[To do] Copy out and return the lines from the one holding "ETHS Mock Election results" to the end of the listing below, both included, omitting the pictures.
:: Data shown
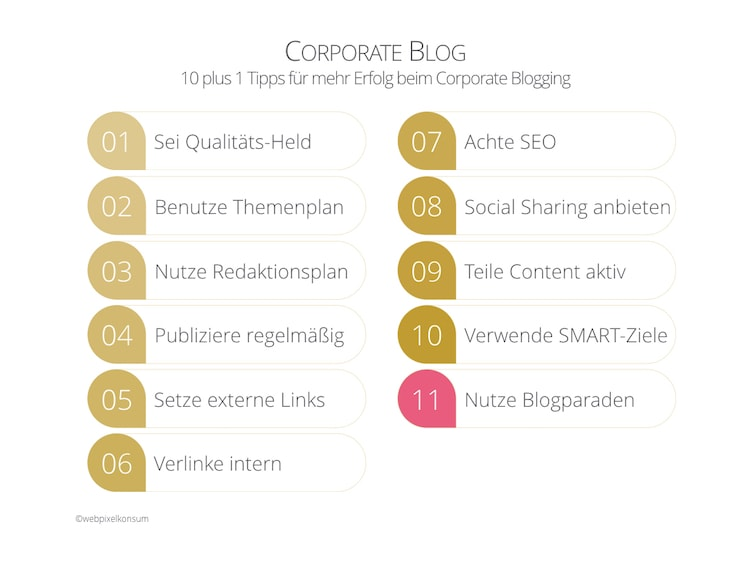 10 plus 1 Erfolgstipps für das Corporate Blogging in Deinem Unternehmen von webpixelkonsum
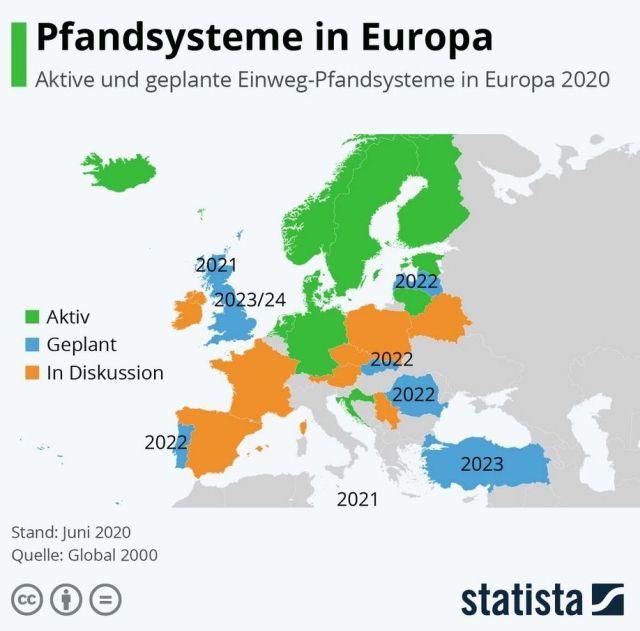 Jarte Europas. Deutlich erkennbar, dass nur wenige Staaten über ein Pfandsystem für PET-Flaschen verfügen.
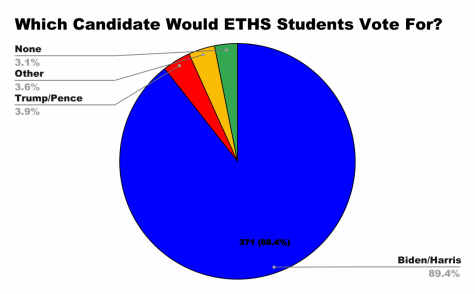 ETHS Mock Election results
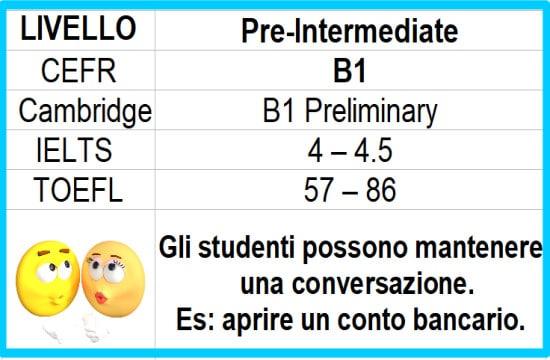 B1 Inglese pre-intermedio impara l'inglese online gratuito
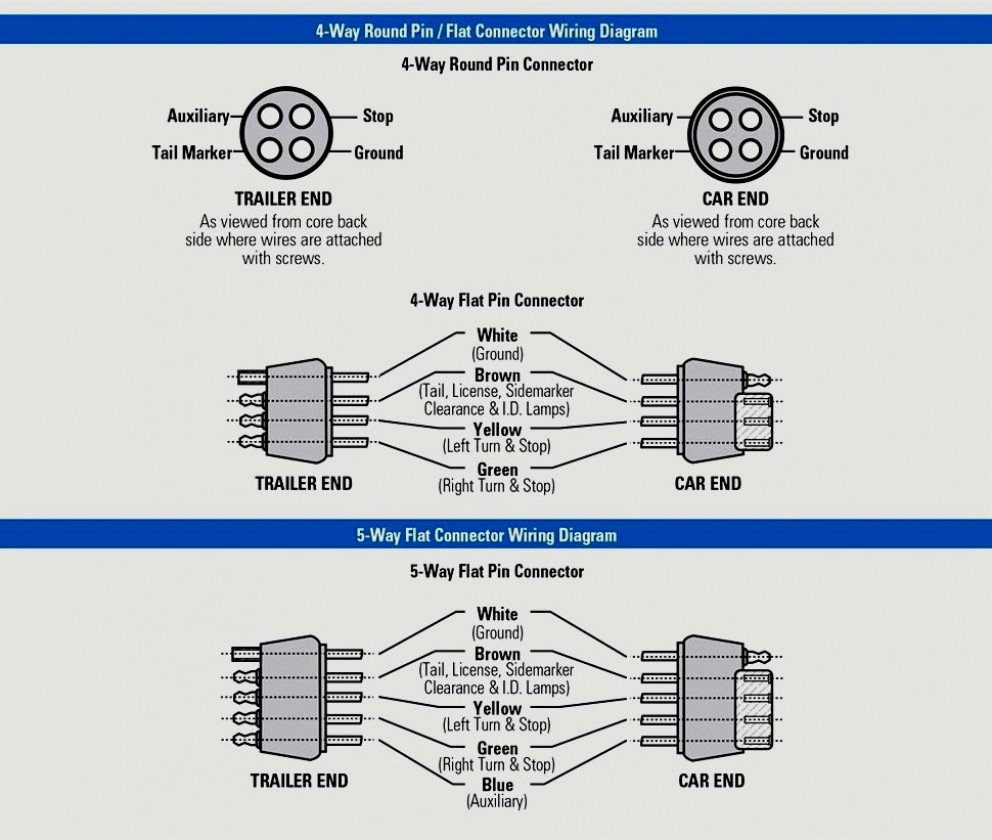 Pollak 6 Pin Wiring Diagram | Manual E-Books - 6 Way Trailer Wiring Diagram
::::
[Exercise solution]
 ETHS Mock Election results
 B1 Inglese pre-intermedio impara l'inglese online gratuito
 Pollak 6 Pin Wiring Diagram | Manual E-Books - 6 Way Trailer Wiring Diagram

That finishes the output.